Music sounds more human, somehow. Perhaps it is the computer, or perhaps I'm looking at things differently. Either way, I am looking at things differently- I was reading the picturesforsadchildren archives, and a lot of things I found amusing just seem sad and ironic now.
Anyhow I've been cleaning up my room a bit, because I'm feeling better - just coughing now, is all thats wrong, I actually haven't felt really terrible since school on Thursday.

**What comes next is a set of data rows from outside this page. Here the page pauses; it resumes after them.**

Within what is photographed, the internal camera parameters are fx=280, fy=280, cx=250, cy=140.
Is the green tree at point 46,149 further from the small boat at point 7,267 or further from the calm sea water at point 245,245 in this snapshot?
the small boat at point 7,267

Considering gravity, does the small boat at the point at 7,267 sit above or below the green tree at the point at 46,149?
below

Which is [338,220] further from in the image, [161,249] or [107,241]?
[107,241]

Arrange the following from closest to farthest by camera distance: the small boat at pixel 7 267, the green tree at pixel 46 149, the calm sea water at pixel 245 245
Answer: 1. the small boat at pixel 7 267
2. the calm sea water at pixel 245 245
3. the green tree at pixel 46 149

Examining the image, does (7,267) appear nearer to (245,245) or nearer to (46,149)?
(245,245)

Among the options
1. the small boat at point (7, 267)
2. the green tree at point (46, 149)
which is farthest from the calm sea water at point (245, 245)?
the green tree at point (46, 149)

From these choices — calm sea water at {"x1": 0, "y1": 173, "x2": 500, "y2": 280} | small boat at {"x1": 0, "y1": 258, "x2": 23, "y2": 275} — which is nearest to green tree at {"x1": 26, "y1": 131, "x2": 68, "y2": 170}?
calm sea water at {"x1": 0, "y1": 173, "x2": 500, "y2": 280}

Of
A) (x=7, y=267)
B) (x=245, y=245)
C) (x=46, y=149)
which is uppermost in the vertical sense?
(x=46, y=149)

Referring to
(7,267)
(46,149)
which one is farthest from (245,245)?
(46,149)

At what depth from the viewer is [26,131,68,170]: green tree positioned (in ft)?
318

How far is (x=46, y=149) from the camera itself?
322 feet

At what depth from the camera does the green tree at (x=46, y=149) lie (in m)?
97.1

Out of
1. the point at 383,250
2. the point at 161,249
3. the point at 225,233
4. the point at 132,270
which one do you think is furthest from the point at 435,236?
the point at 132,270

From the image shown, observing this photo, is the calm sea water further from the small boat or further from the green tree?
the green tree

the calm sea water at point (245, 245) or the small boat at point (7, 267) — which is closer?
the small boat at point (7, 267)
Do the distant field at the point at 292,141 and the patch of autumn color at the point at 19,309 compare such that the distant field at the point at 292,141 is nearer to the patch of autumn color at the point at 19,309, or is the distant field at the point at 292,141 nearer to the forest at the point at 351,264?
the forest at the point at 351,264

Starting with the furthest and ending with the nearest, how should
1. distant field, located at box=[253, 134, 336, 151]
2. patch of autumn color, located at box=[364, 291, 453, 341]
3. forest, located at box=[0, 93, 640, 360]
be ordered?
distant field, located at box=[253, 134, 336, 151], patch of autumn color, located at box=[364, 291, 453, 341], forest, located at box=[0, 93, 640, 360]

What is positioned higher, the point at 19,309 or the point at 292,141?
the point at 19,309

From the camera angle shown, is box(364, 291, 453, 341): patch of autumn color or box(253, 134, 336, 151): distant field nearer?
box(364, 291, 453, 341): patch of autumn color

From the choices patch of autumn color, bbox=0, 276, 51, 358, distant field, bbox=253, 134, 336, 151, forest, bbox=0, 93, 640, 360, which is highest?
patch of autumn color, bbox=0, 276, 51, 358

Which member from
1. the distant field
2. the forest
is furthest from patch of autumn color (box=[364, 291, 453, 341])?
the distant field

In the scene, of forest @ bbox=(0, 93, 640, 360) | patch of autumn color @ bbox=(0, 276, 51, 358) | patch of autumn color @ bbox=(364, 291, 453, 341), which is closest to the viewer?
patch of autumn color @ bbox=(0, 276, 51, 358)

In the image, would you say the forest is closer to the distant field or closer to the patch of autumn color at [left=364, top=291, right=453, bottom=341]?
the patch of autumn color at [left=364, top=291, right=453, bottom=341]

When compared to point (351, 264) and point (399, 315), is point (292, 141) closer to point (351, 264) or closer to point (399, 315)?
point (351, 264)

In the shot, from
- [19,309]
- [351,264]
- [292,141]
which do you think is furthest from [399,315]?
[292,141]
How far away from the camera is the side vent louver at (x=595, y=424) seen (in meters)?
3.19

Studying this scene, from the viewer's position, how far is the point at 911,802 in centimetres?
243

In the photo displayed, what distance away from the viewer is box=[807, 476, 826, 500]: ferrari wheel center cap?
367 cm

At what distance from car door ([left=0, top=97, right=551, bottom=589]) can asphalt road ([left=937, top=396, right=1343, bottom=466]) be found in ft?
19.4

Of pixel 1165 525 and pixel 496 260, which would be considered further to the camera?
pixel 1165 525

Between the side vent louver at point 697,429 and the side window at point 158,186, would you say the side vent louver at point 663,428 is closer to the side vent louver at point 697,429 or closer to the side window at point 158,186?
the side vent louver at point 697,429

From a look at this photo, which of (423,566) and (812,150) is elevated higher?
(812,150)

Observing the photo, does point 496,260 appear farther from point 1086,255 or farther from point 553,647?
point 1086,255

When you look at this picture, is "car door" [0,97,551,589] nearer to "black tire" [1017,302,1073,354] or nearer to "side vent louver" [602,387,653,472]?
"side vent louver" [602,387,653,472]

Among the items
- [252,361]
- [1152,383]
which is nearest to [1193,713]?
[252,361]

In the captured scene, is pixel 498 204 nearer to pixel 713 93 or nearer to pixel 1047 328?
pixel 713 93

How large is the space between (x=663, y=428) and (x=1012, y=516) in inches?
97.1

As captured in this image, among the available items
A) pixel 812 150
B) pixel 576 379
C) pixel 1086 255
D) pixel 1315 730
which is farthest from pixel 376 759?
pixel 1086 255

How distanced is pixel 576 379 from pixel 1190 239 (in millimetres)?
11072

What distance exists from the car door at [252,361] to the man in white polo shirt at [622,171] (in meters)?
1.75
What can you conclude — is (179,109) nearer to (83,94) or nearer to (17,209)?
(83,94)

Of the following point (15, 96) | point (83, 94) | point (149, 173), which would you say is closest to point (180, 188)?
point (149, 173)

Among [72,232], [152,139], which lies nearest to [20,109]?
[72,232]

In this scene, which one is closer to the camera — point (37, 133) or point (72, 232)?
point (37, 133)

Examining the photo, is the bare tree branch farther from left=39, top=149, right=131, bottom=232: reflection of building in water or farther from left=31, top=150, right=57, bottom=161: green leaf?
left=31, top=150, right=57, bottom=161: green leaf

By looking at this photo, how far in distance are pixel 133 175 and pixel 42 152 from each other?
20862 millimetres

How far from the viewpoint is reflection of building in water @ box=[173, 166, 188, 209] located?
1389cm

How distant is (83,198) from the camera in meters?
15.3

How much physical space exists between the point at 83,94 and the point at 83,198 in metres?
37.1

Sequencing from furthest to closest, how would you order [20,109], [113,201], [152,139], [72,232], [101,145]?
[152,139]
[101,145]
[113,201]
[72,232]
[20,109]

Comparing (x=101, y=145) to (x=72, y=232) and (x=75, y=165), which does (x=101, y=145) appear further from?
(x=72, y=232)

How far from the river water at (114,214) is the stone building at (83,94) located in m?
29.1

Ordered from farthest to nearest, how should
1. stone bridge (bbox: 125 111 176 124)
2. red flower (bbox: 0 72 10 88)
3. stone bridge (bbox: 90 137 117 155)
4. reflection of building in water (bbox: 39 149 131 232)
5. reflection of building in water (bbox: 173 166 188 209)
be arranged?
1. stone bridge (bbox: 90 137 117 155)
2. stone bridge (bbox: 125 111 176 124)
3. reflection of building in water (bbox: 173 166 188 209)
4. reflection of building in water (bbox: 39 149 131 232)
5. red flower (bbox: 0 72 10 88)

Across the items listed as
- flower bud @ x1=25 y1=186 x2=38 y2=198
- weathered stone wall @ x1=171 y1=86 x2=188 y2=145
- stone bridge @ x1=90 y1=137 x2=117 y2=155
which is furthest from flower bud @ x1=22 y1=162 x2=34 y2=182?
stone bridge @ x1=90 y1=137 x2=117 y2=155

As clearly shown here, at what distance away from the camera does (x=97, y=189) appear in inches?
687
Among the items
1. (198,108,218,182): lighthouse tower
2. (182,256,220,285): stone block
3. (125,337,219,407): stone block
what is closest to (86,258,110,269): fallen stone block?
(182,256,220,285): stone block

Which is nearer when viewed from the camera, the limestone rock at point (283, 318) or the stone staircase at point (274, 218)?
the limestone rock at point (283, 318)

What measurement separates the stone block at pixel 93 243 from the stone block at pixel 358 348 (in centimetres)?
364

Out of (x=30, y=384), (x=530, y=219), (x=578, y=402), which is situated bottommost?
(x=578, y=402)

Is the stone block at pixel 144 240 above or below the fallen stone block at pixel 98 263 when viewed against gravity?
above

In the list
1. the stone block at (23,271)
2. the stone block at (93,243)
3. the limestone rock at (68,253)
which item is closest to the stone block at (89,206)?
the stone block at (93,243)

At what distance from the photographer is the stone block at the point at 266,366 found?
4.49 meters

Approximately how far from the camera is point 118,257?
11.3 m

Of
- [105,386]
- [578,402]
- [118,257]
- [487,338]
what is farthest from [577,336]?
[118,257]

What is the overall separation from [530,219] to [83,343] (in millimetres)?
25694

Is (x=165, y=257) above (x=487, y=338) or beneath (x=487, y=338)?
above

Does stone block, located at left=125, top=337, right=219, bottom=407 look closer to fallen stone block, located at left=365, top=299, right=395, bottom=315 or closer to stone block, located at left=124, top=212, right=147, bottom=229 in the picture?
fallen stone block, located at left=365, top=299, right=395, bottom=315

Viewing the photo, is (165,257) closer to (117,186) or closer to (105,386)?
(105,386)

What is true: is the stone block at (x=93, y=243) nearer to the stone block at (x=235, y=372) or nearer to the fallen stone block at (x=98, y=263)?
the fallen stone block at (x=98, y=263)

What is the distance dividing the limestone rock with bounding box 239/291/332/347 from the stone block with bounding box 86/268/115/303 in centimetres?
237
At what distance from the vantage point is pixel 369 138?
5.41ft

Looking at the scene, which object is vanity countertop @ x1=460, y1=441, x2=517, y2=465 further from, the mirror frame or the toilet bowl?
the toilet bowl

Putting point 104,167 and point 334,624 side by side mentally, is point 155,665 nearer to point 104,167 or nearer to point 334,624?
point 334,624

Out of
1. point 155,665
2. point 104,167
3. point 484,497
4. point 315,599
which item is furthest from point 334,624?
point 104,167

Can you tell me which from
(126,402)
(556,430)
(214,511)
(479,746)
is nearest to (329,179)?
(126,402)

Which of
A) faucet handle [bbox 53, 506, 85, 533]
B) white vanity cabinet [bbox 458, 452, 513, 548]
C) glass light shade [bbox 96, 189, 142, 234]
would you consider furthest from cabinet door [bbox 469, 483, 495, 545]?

On an unrelated note I think I should spend less time with my mother, because SHE KNOWS WHAT I'M GOING TO DO.
13:59 Posted in vindy | Permalink | Comments (0) | Email this
Sick Day!
Dear HAAD I am staying in bed from school with a cough and sore throat PLEASE leave me alone I can't even read arabic.
09:51 Posted in vindy | Permalink | Comments (0) | Email this
Friday, 30 October 2009
Friday
Fridays are usually days for organising and resetting, so I don't really bother for the rest of the week. Anyhow, today is Friday, and I slept till Eleven, and got out of bed at Twelve. This is partially because I am sick, and partially because I slept so well. I slept so well. ^_^
As for being sick, I was feeling nauseous at school yesterday, and according to the back of Shereen's hand, had a fever. The nurse wouldn't let me go home, because "special today, there is a barty, right?" I spent most of the day being rather spaced out, though we did find a corner to play DS and listen to music, so that was nice even though NOOR TOTALLY DITCHED US.
I got home earlier than expected because Stats was cancelled, and my mum was already over at Shanya's place because she was accompanying Shan's mother to Beyonce. My sister was there too, and my sister was the catalyst in my mum's going. I tried to check my temperature, but instead broke the thermometer, and spent the evening and night trying not to cough, talking to lovely people, talking to lovely idiotic but still lovely people, and trying to understand the cat.
Speaking of lovely idiotic but still lovely people, Michela did go for the Corniche concert, and called me asking where she was supposed to meet me. Since she had told me the day before that she wasn't going, I was obviously not expecting to hear this, but being sick I didn't really feel up to being out of bed.
My mum came home eventually, and told me that I was completely right in not going, that it served her right for going, and that "they are spending so much money, they should buy some brains." She was rather annoyed at my sister, who had apparently been "scooting off" and generally difficult. My mum stayed down with me while I ate a bowl of oatmeal, and then I went back to bed, and eventually fell asleep beautifully. Speaking of oatmeal, all I've eaten in the last 24 hours is 5 bowls of it, a cheese and pesto sandwich, a box of tim tams, and a lot of honey. So my mum is making prawns for lunch because she wants me to eat well. Also I believe there will be salad, and probably some other things, because thats how we eat. I am not really hungry, but prawns are always a very pleasing thought. So are cherry tomatoes.
Anyhow, tomorrow I have to go and inform Mr Peter that I have a make-up in History, because the school didn't notice. And though the idea of toff-ing it is very appealing, I'd probably get screwed over in other ways later if I do. Seeing as the Computer Room hates me, it's probably best to be good.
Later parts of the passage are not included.